Did you survive the storms OK?
I always find the UK's reaction to "storms" fairly comical š We had a fence pop out, but managed to get it back into place quite easily thankfully. Trampoline did nearly blow away 2 days ago though! How are you doing Sean?
We had high winds too this weekend. Several trees down in our town and road closures and a big chunk of the town was without power for a day or so.
Most of the schools were closed because of loss of power.
Sounds like you had it a bit worse than us then
Lights only did a little bit of flickering
We had several "brown outs" -- lights flickering and our router rebooting... which played havoc with us binge-watching Ragnarok (the Netflix show from Norway).
It was awesome! We got through all six episodes last night, despite the storm š
We binge-watched October Faction before that. Also awesome.

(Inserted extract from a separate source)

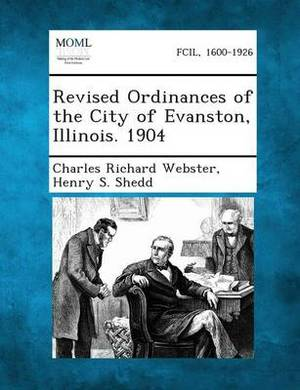 Revised Ordinances of the City of Evanston, Illinois. 1904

Don't mess with the internet! I think that would have been rather annoying š
We got through about 4 episodes of October Faction. I was enjoying it. I think the OH wasn't convinced
We've been binge watching Van Helsing.
Onto the final season that's just come out
Sean, I have a question for you. It's about remote repl in production. Not about the merits/demerits, etc., just this. When you run your code (in a docker image? natively, as a jar?), do you always run it with a socket server listening (with appropriate firewall/security rules to prevent those without appropriate permissions to access), or do you have to redploy the image with the socket server listening, or do you have a magic toggle somewhere (db?) that the application polls frequently to determine whether to fire up a socket server?

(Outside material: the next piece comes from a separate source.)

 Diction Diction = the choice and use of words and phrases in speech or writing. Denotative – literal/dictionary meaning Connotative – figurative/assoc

We run everything on the base O/S using java -jar
now (we used to use java -cp ... clojure.main -m entry.point
) and our "service" script looks for a .jvm_opts
file next to the JAR file and uses the contents of that, if present, in that java
command.
Some processes have .jvm_opts
files, some don't. Some only have them when we first put them in production, to aid with debugging, some get to keep them all the time. Some don't have one, but we'll add one temporarily (and just service <whatever> restart
to pick it up), if we need to debug something unexpected.
All of them are set to bind to 127.0.0.1 only, I believe, and we use an ssh tunnel over the VPN to get access from local systems (I can just connect Atom/Chlorine to a remote process that way and evaluate code in Rich Comment Forms for debugging -- and occasionally eval an updated function directly into production if I need additional debugging or a patched version for a quick bug fix).

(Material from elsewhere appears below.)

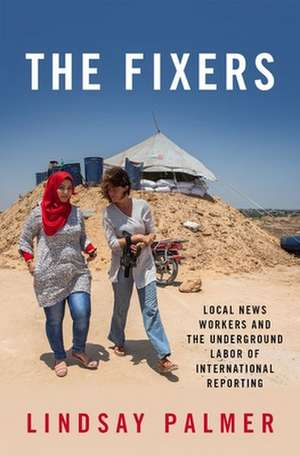 The Fixers: Local News Workers and the Underground Labor of International Reporting de Lindsay Palmer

In the later case, we'll also fast-track a fix through CI/QA to production to make it permanent.
right right, so they aren't enabled by default, only if the opts file is there, and if it needs to be, then the file is dropped into place and the service restarted. kk. understood š
For me, I run inside a docker container, so if I need a repl I redploy the docker container with the JVM_OPTS magic incantation to enable a socket listener then expose the port on the container - this port is only accessible to the local dev network
I just checked on one of our production servers, and two of our seven processes have those files in place. So they're "permanent" in that respect.
I was toying with the idea of having a feature toggle that the application would poll every minute or so and if enabled, it would start the socket server, give this a more dynamic ability - I'll ponder.
We used to have something like that but moved away from it because we just didn't find we needed to dynamically start REPLs -- and didn't want the extra code (and polling) in production.
Morning.
can you bind the repl to localhost and shell in to your running container to access it @dharrigan ?
morning. CO2 count back to 444ppm at the moment, probably a bit lower today as uesterday we had a fullhouse with 10 people in the office.
the very-new-and-expensive firth-of-forth roadbridge is close due to risk of ice falling from the suspension cables
which is a bit embarassing
given that the risk to the other one was catastrophic failure, there did need to be something
didn't ice accumulation figure in the original design? that's what I dont understand
just been a bit windy
the ice/snow hasn't been spectacular
I would have thought so. I wonder if this is one of the less likely cases for accumulation (right temp, right humidity, right wind)
yeah maybe; freak conditions are always possible of course
it does sound a bit strange though
Oh! ill-fated Bridge of the Silv'ry Tay / I must now conclude my lay / By telling the world fearlessly without the least dismay / That your central girders would not have given way / At least many sensible men do say / Had they been supported on each side with buttresses / At least many sensible men confesses / For the stronger we our houses do build / The less chance we have of being killed
yes exactly
@conor that poem is engraved in the pavement here looking at where that bridge was and where its replacement stands
or rather @conor.p.farrell
do fragments of steam engine appear at low time?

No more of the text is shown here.